COMPITO: Nel testo sui piani urbanistici comunali in Campania, a quale meccanismo rinunciano a priori i PUC?

I cosiddetti P.U.C. (Piani Urbanistici Comunali) rappresentano nella napolicentrica regione  Campania i piani di ultima generazione (L.R. 16/2004); i PUC sicuramente sono stati pensati a Napoli e per la città metropolitana di Napoli; chi ha legiferato non sapeva che esistono anche i piccoli paesi di 1.000 abitanti che sono poi obbligati a dotarsi di uno strumento urbanistico complesso tale e quale al PUC di Napoli …  I PUC sono l’evoluzione didattica e metodologica degli ormai datati P.R.G. (Piani Regolatori Generali) e prendono atto del reale costo dei suoli privati rinunciando a priori al meccanismo degli ‘espropri’ e dei ‘vincoli’.  Organizzati in livelli ai più incomprensibili (piano strutturale e piani operativi) e dotati di una selva di spaventose sigle (PTR, PTCP, VAS, RUEC, NTA, RA, LGPC, PSSE, VIA, PUA, SIAD, ZPS, SIC, ecc.; GULP !) nel migliore dei casi, cercano di ricucire le frange dell’espansione post anni ’70; finendo quindi col corroborare e convalidare le tendenze improprie e pregresse. Dopo una lunga serie di passaggi istituzionali finto-partecipati, si limitano infine a ‘ri-zonizzare’ fasce già congestionate di territorio; a seconda dei casi, immettono ulteriori volumetrie sotto forma di zone ‘residenziali’ e/o ‘alberghiere’ e/o ‘produttive’; facendo salti mortali per giustificare massivi ampliamenti edilizi a fronte della acclarata decrescita demografica in atto. Tant’è che molti comuni evitano di porre mano alla revisione dei PRG per evitare di dover revocare vantaggi volumetrici ai proprietari di suoli. Insomma, è cambiata la metodologia ma non la sostanza; dobbiamo constatare che si tratta ancora, nella stragrande maggioranza di casi, di piani ‘espansivi’, fortemente burocratizzati, dove si continua a fare uso della matita e non ancora della gomma.  Non resta che augurarsi che quello che non ha potuto finora la pianificazione forse lo potrà la tassazione dei suoli edificabili.

L’incrementalismo

Nell’attuale fase di ripensamento delle teorie urbanistiche (l’urbanistica è una disciplina che ama le tendenze; quando studiavo a Napoli si portava la ‘metodologia della soglia’; poi è stato il momento della ‘perequazione’…) sembra prevalere il cosiddetto ‘incrementalismo’;  si rinuncia cioè alla ricerca di soluzioni tecniche complesse in favore di un modo di procedere incrementale, rimediale, seriale, progressivamente esplorativo: non si parte da obiettivi generali da raggiungere (antitesi quindi del piano strutturale) ma da mali da rimediare. Insomma l’incrementalismo propone di procedere dai problemi della scala di quartiere per poi passare man mano ai mali della città: elaborare progetti puntuali da inserire entro una visione di lungo periodo.

RIGHE FORNITE:

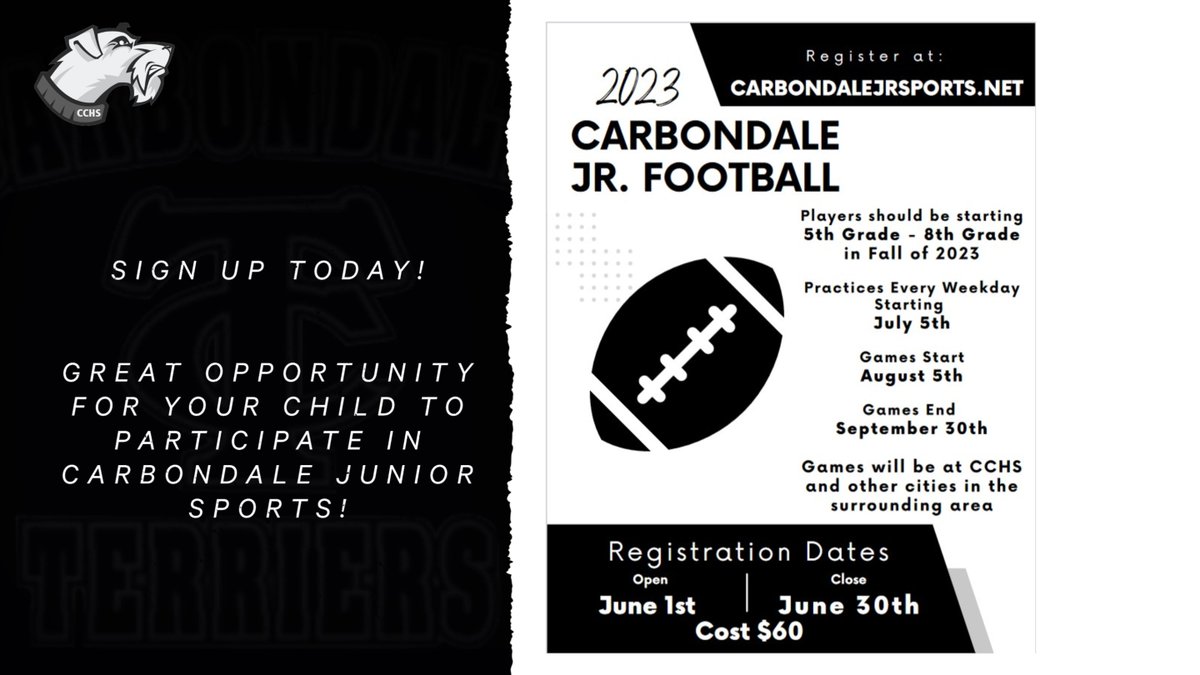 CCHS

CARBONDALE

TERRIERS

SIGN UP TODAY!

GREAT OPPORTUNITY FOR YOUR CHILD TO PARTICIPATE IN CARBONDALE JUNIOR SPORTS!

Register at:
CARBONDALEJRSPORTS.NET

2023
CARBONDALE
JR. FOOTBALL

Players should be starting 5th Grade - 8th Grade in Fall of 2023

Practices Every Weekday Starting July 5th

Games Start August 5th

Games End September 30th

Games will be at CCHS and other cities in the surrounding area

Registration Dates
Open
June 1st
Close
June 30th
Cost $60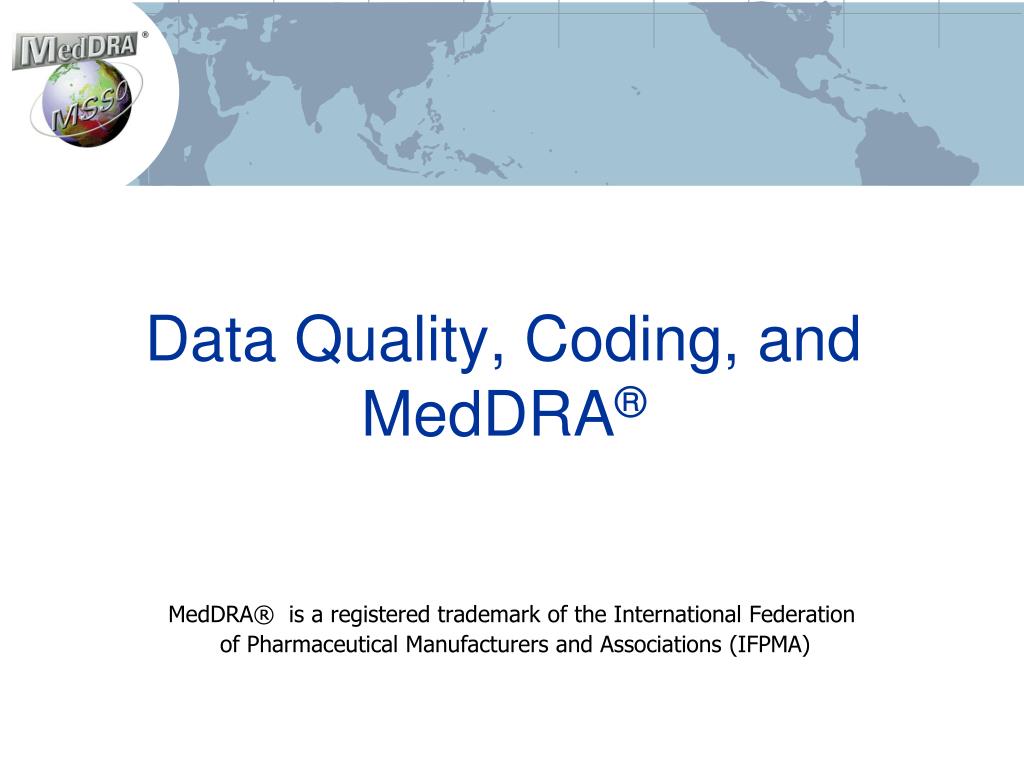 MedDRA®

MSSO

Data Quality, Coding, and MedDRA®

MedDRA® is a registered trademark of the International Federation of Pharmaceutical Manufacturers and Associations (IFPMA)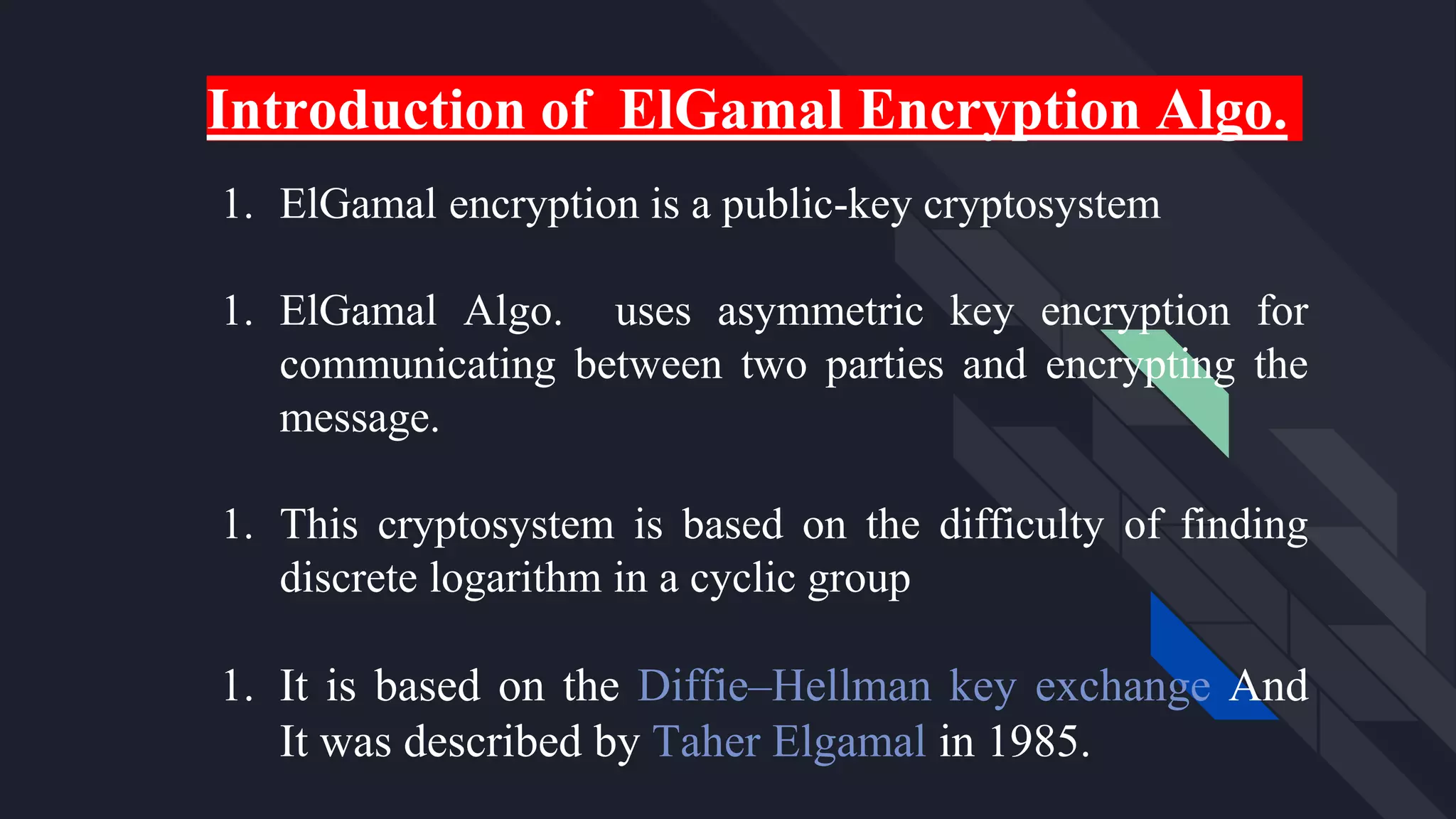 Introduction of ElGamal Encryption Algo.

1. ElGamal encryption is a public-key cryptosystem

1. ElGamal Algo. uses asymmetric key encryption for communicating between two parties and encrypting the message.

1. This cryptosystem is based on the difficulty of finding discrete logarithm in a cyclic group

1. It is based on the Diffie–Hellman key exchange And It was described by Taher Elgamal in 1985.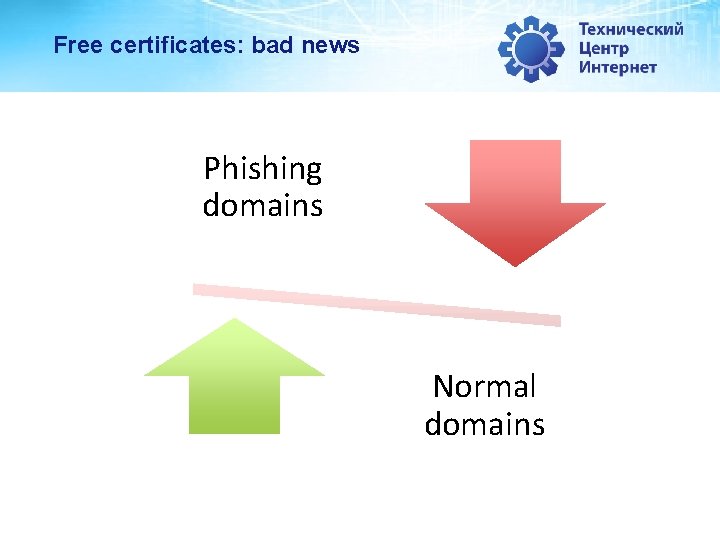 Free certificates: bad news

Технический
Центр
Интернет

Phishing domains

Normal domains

SOLUZIONE: I PUC rinunciano a priori al meccanismo degli ‘espropri’ e dei ‘vincoli’.